Collin County

Plans to Redevelop Collin Creek Mall Take a Major Step

Plano's city council still has to vote to approve a zoning change

In Collin County, plans to revive a dying mall took a major step forward this week.

Monday night, Plano's Planning and Zoning Commission voted unanimously to recommend a zoning change that would pave the way for developers to build new apartments and homes, in addition to shops and offices, at Collin Creek Mall.

The full city council would still have to approve the zoning change. The developer hopes to break ground in July.

"It's just deserted, abandoned almost," Clyde Shank said.

Shank has lived near Collin Creek Mall since 1990 and has seen its rise and decline.

"We've seen how that mall has gone from the meeting place, the place to go… to nothing," Shank said.

Over the years, efforts to redevelop the mall have been complicated by multiple owners, but a new group has acquired most of the property. JC Penney owns part of the mall property, while Centurion American Development Group owns the rest.

Mehrdad Moayedi with Centurion American Development Group said his company planned to close a sale with a third owner later this month, leaving the mall to two key ownership groups.

Centurion's plans call for 2,300 apartments, 300 senior living units, 500 homes, a hotel, restaurants and shops. The plans include parks, two hiking trails and a one-and-a-half acre lagoon.

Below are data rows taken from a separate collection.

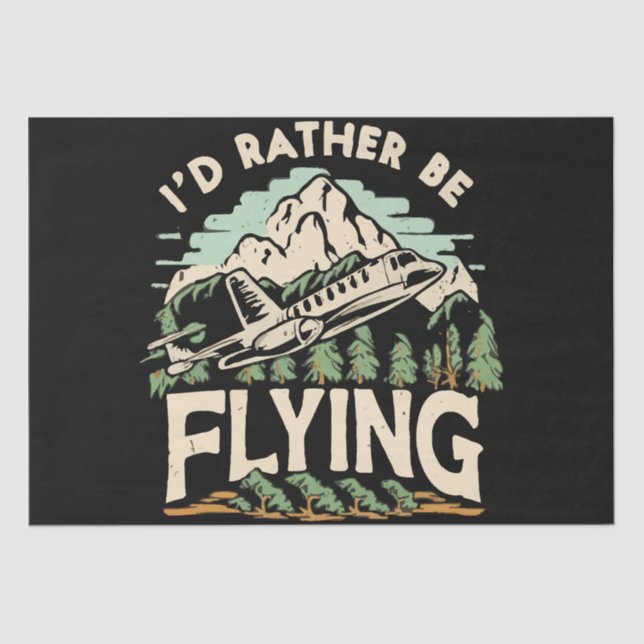 I'd Rather Be Flying. Aeroplane Tissue Paper (Front)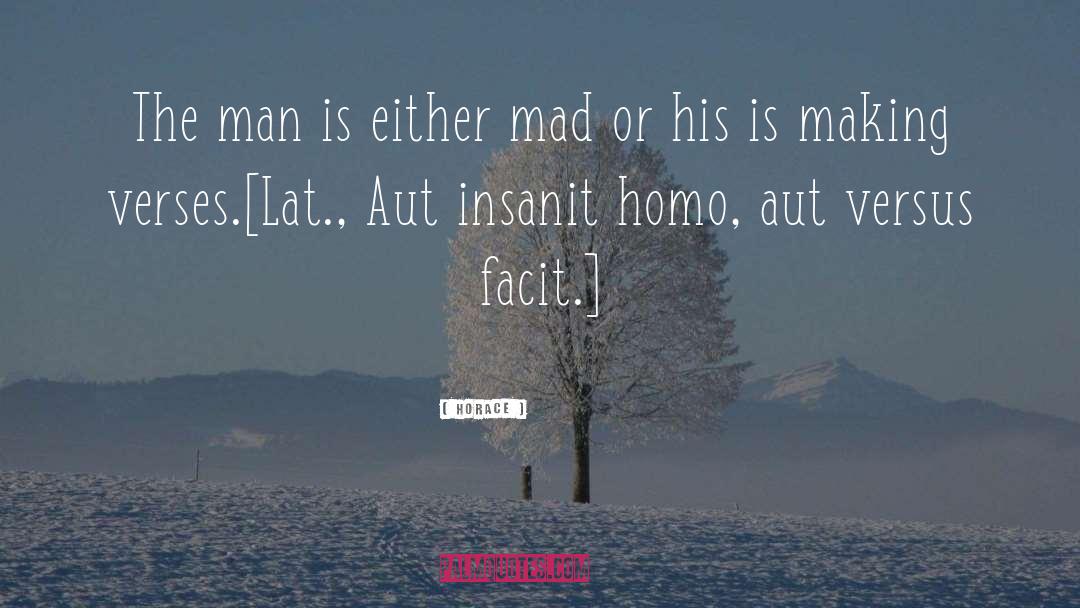 Mad Man Quote quotes by Horace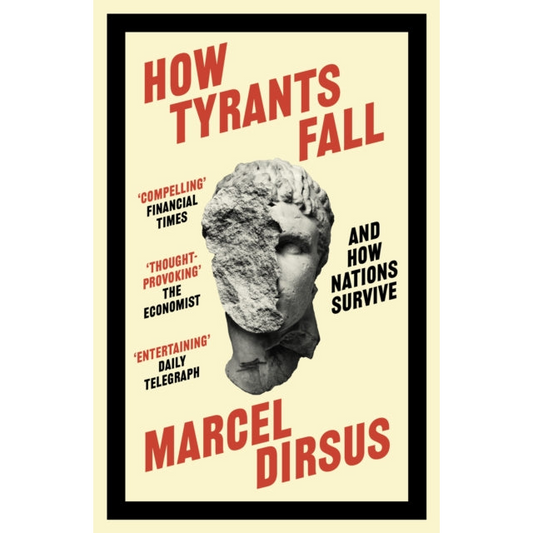 How Tyrants Fall : And How Nations Survive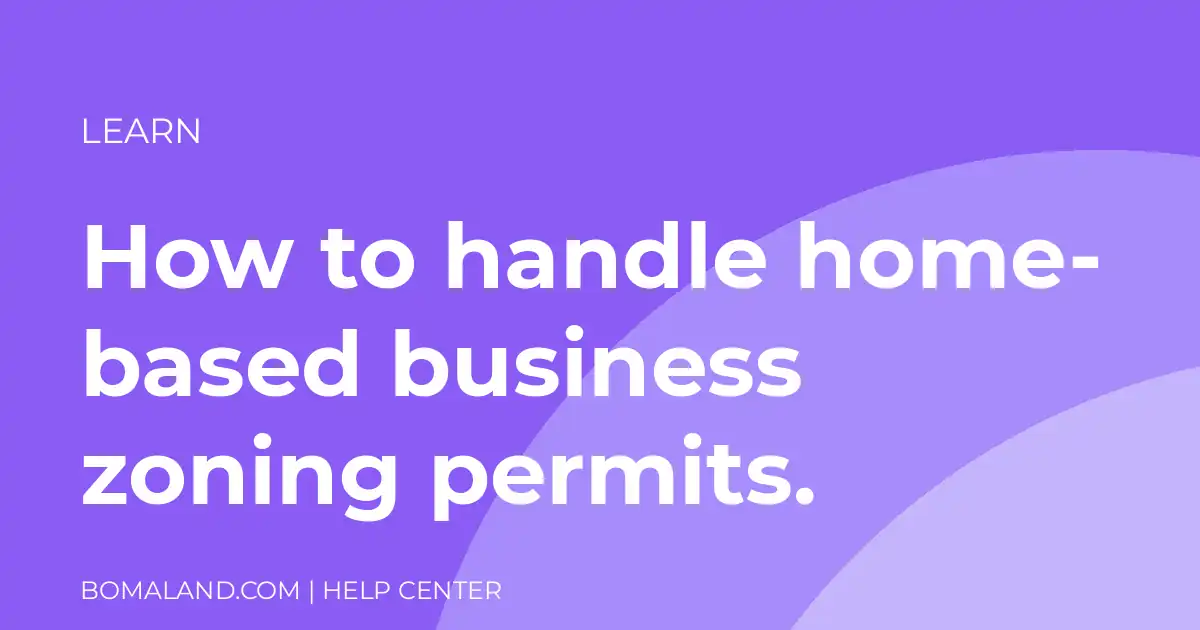 How to handle home-based business zoning permits.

"It's going to have a real feel of a village to it as you come in," Moayedi said. "You don't see many cars, they go underneath and park and people come up."

Moayedi said this section of Plano near Highway 75 and Plano Parkway has been overlooked -- despite the job growth in Collin County -- with several corporate headquarters setting up in and near Plano.

"I think the time is now for that area because of all the job creation," Moayedi said.

"We are hoping the redevelopment of the mall itself will impact the surrounding property," said Plano's planning director Christina Day. "The health of the mall will bring traffic, and the draw of the additional patrons should have a positive economic impact throughout the corridor."

Jim Cooper, president of the nearby Pittman Creek Estates HOA, said he and other HOAs surveyed home owners in the Dallas North Estates neighborhood and Canyon Creek in Richardson. Out of 129 responses, Cooper said 81.5 percent were in favor of the development.

Others, said Cooper, were either neutral or opposed. Those in opposition expressed concerns about apartment density, overloading local schools with new students and traffic in the area.

"We can't pretend to know all of the answers, we just think this is directionally correct," Shank said.

"What we want is a prime property there," he added. "Nicely developed that will bring in some good tax revenue to support our base here and it only makes sense -- it's just going to a waste right now."